Le château de Sainte-Suzanne.
(Mayenne)
(Mayenne)
Sur le parcours du chemin de fer de Paris à Rennes, à la demi-distance entre le Mans et Laval, si le voyageur, ayant quitté le train à la station d'Evron, s'achemine dans la direction du sud-est, il voit, après une heure de marche, se dresser devant lui un mamelon isolé, entourés de vallées profondes. L'Erve coule au pied de ce mamelon, anneau détaché de la chaîne dite des Coévrons (les monts boisés), qui forment un trait d'union entre la Normandie et l'Anjou. Le château de Saint-Suzanne couronne l'étroit plateau où s'arrête la montée presque à pic, qui n'est praticable que du côté du nord-ouest.
Défendu par sa position pour ainsi dire inaccessible , il eut souvent à repousser les Bretons et les Anglo-Normands au temps de leurs entreprises contre la France. Ce ne fut qu'en 1593, quand la Ligue eut été presque partout vaincue, que le château de Sainte-Suzanne cessa d'être un poste militaire. Plus d'une fois démantelé et battu en brèche dans les sièges qu'il eut à soutenir de 1080 à 1589, ce vieux nid d'aigle, tant éprouvé autrefois par la guerre, et depuis rongé, ruiné par le temps, ne se composait plus que des débris encore debout aujourd'hui, lorsque, en 1820, le prince de Beauveau, son propriétaire, le vendit pour la somme de dix mille francs.
Un savant explorateur des Alpes Mancelles a écrit, à propose des restes du château de Sainte-Suzanne: "Perle perdue au milieu des genêts du bas Maine, précieux fleuron de la couronne du moyen âge, peu d'anciennes villes, même en Bretagne, offrent une physionomie plus originale, plus pittoresque, un plus heureux mélange des beautés de la nature toujours jeune et souriante, et de celle des ruines poétisées par la destruction même."

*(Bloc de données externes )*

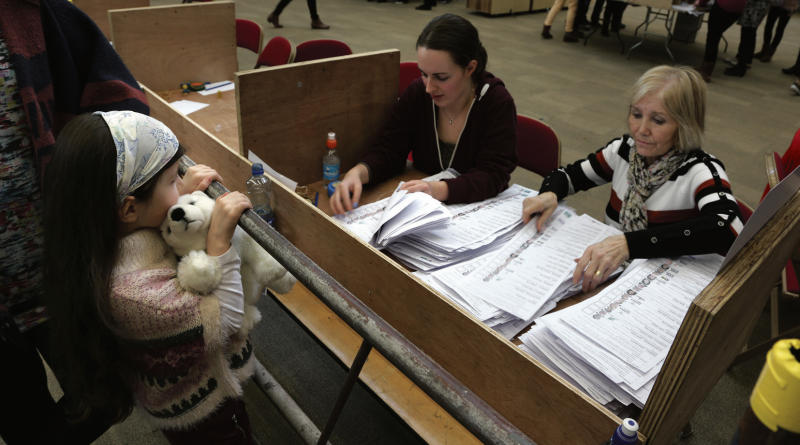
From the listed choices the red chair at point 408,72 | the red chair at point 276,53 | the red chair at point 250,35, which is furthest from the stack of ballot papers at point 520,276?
the red chair at point 250,35

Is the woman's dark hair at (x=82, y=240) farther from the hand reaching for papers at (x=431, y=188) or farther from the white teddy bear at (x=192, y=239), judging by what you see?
the hand reaching for papers at (x=431, y=188)

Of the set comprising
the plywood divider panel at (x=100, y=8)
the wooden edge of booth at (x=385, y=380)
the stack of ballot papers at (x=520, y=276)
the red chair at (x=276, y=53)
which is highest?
the plywood divider panel at (x=100, y=8)

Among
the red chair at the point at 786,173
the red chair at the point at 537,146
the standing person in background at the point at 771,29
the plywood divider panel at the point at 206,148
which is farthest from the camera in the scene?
the standing person in background at the point at 771,29

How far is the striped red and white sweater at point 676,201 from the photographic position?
125 centimetres

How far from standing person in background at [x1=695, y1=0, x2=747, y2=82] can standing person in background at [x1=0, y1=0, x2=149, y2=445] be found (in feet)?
18.8

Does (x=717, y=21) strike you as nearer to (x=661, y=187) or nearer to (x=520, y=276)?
(x=661, y=187)

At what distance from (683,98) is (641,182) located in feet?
0.86

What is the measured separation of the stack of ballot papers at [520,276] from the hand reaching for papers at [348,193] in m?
0.42

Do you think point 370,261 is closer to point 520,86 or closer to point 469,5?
point 520,86

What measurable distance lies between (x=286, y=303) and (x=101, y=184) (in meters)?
0.64

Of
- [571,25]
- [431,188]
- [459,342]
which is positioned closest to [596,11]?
[571,25]

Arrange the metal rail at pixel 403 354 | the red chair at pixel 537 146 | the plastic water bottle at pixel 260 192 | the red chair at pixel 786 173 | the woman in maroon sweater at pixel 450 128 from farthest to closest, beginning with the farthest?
the red chair at pixel 537 146
the red chair at pixel 786 173
the woman in maroon sweater at pixel 450 128
the plastic water bottle at pixel 260 192
the metal rail at pixel 403 354

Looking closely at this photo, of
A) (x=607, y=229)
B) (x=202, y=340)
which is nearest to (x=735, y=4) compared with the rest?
(x=607, y=229)

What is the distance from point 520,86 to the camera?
16.9ft
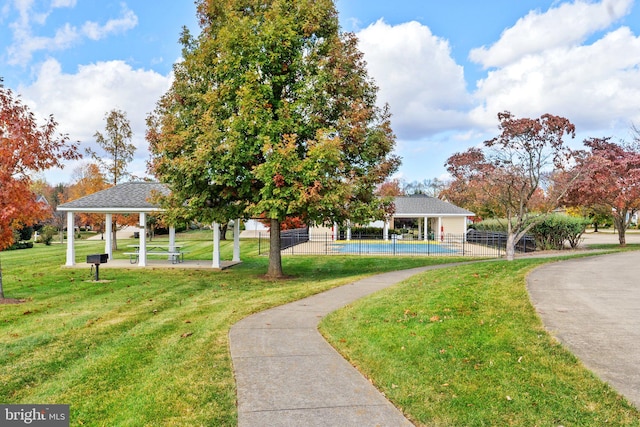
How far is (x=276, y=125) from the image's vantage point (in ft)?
45.6

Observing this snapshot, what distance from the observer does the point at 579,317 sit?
7109 millimetres

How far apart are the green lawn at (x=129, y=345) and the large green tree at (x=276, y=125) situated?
2690 millimetres

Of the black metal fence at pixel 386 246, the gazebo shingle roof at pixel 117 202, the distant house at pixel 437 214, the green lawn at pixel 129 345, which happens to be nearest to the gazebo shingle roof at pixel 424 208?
the distant house at pixel 437 214

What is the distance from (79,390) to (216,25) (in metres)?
14.0

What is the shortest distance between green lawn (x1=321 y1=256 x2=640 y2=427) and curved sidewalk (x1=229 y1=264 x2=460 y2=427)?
28 cm

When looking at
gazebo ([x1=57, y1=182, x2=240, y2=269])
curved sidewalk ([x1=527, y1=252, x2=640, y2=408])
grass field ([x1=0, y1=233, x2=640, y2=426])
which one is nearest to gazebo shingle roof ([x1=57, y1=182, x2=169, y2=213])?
gazebo ([x1=57, y1=182, x2=240, y2=269])

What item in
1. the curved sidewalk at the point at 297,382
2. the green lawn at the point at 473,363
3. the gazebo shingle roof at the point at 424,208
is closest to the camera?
the green lawn at the point at 473,363

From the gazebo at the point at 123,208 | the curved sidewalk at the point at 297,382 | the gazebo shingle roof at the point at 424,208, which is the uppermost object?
the gazebo shingle roof at the point at 424,208

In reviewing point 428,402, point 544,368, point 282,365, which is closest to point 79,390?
point 282,365

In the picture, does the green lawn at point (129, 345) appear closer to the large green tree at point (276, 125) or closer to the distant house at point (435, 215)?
the large green tree at point (276, 125)

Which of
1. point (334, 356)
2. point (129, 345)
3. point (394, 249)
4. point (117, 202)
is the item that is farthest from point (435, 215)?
point (129, 345)

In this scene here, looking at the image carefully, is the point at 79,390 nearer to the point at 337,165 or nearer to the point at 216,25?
the point at 337,165

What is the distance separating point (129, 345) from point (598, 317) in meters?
7.33

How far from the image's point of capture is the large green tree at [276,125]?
13492 millimetres
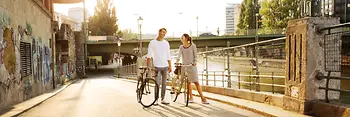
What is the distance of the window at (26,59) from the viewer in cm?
1204

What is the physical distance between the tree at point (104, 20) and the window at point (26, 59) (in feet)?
208

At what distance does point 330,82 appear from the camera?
6113 millimetres

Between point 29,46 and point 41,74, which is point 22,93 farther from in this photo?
point 41,74

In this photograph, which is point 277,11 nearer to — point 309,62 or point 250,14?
point 250,14

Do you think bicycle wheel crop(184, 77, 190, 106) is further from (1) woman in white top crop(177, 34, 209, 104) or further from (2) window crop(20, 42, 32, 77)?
(2) window crop(20, 42, 32, 77)

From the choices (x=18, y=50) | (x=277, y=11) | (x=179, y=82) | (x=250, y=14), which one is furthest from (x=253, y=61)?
(x=250, y=14)

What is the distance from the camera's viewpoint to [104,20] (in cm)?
7656

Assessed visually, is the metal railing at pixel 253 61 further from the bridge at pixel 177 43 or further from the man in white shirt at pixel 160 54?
the bridge at pixel 177 43

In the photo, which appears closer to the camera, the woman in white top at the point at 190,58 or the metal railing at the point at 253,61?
the metal railing at the point at 253,61

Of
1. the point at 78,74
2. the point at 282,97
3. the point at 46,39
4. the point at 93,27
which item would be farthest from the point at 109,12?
the point at 282,97

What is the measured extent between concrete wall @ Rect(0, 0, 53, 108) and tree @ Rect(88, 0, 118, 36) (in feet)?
193

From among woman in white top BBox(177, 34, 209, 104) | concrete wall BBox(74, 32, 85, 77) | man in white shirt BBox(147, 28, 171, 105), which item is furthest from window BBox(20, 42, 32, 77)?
concrete wall BBox(74, 32, 85, 77)

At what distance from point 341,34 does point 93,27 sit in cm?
7460

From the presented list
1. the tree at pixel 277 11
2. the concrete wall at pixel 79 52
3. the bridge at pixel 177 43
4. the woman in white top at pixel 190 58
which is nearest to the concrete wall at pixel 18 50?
the woman in white top at pixel 190 58
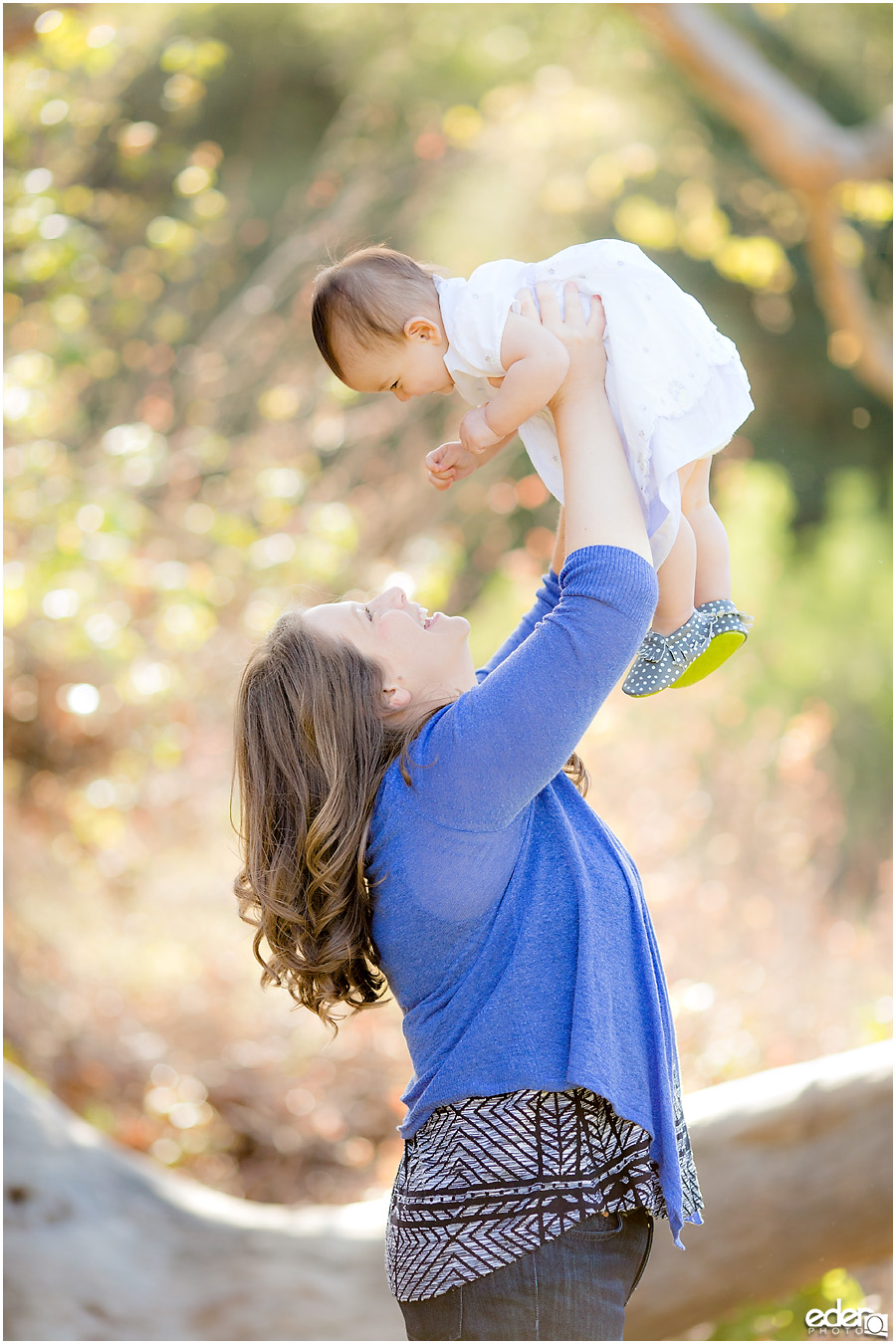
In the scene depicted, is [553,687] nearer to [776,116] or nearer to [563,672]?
[563,672]

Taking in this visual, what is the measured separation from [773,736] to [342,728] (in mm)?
3284

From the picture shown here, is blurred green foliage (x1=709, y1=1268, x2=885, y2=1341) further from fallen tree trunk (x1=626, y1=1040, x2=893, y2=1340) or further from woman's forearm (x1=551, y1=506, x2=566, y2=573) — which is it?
woman's forearm (x1=551, y1=506, x2=566, y2=573)

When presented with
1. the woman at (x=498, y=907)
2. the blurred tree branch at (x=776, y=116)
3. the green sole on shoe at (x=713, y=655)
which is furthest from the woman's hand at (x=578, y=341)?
the blurred tree branch at (x=776, y=116)

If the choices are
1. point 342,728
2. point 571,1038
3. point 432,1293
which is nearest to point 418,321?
point 342,728

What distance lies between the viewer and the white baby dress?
46.7 inches

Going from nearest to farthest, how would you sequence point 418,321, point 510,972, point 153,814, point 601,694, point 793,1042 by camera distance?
point 601,694, point 510,972, point 418,321, point 793,1042, point 153,814

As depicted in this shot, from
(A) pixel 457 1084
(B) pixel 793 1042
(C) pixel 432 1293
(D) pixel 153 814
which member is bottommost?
(B) pixel 793 1042

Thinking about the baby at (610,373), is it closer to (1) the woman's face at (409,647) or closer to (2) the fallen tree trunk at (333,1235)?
(1) the woman's face at (409,647)

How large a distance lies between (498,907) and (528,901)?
33 mm

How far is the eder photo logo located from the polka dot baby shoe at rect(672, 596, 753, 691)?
4.67 feet

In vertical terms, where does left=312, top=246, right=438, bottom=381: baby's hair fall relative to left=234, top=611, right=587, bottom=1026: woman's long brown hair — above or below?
above

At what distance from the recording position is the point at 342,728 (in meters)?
1.23

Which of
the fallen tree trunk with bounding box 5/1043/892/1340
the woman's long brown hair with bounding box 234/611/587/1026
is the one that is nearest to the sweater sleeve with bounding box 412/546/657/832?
the woman's long brown hair with bounding box 234/611/587/1026

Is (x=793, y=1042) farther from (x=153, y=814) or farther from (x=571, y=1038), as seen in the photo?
(x=571, y=1038)
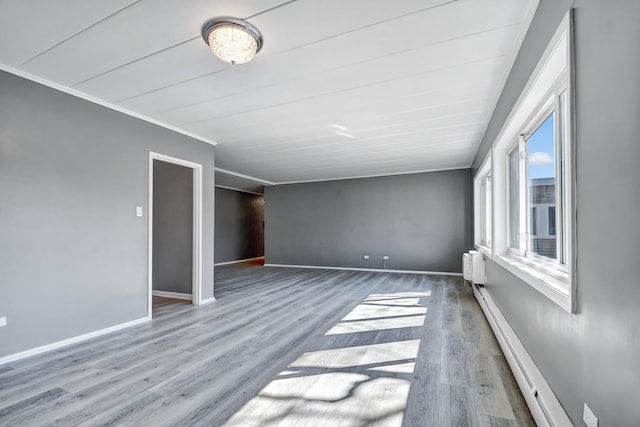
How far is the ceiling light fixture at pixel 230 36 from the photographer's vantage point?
1.96 metres

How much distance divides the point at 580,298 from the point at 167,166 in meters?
5.60

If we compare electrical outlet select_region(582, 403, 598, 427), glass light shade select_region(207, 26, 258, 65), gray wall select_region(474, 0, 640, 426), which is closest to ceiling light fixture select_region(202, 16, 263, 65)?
glass light shade select_region(207, 26, 258, 65)

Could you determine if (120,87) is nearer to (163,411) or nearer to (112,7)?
(112,7)

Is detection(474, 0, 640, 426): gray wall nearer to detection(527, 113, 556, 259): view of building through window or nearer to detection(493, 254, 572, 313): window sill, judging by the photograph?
detection(493, 254, 572, 313): window sill

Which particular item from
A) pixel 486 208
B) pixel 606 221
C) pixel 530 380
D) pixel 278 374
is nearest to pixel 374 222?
pixel 486 208

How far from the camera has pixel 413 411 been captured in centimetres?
185

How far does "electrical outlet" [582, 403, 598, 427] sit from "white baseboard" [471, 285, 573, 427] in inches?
8.1

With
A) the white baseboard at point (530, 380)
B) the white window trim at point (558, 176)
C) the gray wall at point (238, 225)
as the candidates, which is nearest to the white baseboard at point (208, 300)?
the white baseboard at point (530, 380)

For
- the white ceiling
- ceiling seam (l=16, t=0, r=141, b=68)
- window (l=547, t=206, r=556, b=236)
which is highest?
ceiling seam (l=16, t=0, r=141, b=68)

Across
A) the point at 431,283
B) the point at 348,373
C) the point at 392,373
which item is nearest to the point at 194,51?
the point at 348,373

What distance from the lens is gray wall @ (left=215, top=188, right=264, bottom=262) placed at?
9445 mm

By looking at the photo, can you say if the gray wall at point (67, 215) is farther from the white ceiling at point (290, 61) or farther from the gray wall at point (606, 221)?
the gray wall at point (606, 221)

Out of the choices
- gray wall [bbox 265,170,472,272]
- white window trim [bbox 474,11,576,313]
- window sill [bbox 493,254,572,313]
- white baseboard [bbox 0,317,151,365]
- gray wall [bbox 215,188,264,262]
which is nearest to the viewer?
white window trim [bbox 474,11,576,313]

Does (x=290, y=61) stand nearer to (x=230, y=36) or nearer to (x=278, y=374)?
(x=230, y=36)
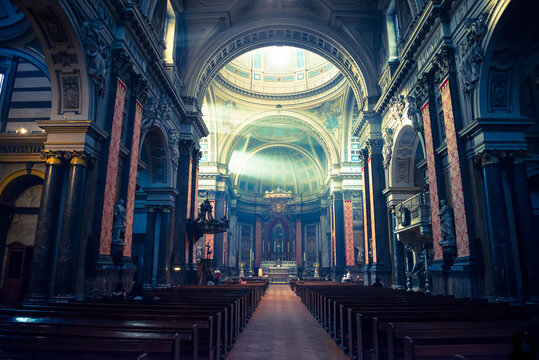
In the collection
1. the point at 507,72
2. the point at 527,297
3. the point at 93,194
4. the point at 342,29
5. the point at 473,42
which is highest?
the point at 342,29

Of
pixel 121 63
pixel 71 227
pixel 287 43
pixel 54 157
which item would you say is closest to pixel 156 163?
pixel 121 63

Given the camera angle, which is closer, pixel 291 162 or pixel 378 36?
pixel 378 36

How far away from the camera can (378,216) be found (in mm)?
16219

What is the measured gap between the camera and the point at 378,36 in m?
17.8

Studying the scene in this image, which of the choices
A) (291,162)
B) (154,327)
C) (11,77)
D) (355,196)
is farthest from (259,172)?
(154,327)

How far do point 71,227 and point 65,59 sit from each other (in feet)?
14.0

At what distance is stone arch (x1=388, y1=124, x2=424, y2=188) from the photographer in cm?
1479

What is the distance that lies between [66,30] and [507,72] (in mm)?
10861

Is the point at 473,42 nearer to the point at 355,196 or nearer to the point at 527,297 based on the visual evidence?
the point at 527,297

Bien qu'il demeure impossible de préciser l'époque à laquelle il faut remonter l'édification d'un château fort au sommet du monticule de Sainte-Suzanne, les fragments de murailles bâtie de pierres vitrifiables en fusion attestent que les ruines du vieux manoir ont pour base celles d'une place forte contemporaine des castles-glass ou vitrified forts (châteaux de verre ou forts vitrifiés) de la vieille Calédonie.
Henri II, vicomte de Beaumont, s'était rendu maître du château de Sainte-Suzanne par droit de conquête; Guillaume le Roux, duc de Normandie, fils de Guillaume le Conquérant, ayant essayé de le lui reprendre, sa tentative échoua complètement, grâce à l'escarpement des rochers et à l'épaisseur des vignes. Le moine chroniqueur de Saint-Evroud, Orderic Vital, dit en parlant de ce siège qui eut lieu en 1080: "Les Normands n'y gagnèrent que les flèches qui restèrent fichées dans leurs plaies."
Moins heureux que le vicomte de Beaumont, Ambroise de Loré, qui tenait garnison au château de Sainte-Suzanne, dut céder aux ravages causés par les dix canons de fer récemment apportés du siège d'Algésiras par le comte de Salisbury son adversaire; forcé de livrer la place aux Anglais, ce ne fut qu'au prix de 2.000 écus d'or qu'il obtint la vie sauve pour les six cents hommes qui avaient héroïquement défendu le château.
Quelques années plus tard, Ambroise de Loré, grâce à la connivence d'un soldat anglais nommé Jean Ferrement, marié à une Française, rentrait sans coup férir dans Sainte-Suzanne dont il faisait la garnison prisonnière. La fortune des arme y réintégra bientôt les Anglais. Ceux-ci, au mépris du traité conclu le 15 mars 1447, qui fixait la date où le château devait faire retour à la couronne de France, refusèrent de le rendre quand la date de reddition fut échue; une victoire décisive remportée par Ambroise de Loré à Croisilles non-seulement délivra Saint-Suzanne, mais toute la province du Maine, et contraignit les Anglais à se retirer en Normandie.
Cette place, qui appartint ensuite à la reine de Navarre, Marguerite de Valois, fit partie plus tard du domaine privé de Henri IV. Les ligueurs l'assiégèrent en 1589; chargé de la défendre contre eux, M. de Bouillé la conserva à son maître. Il lui restait à subir les ravages d'un autre siège: l'année même où Henri IV abjura le calvinisme (1593), le grand bastion du château de Sainte-Suzanne tomba sous le canon de la guerre civile.
Telle est l'importance attribuée autrefois à cette place, qu'elle mérita l'honneur d'être nommée le boulevard de la liberté en Europe.
Le Magasin pittoresque, janvier 1875.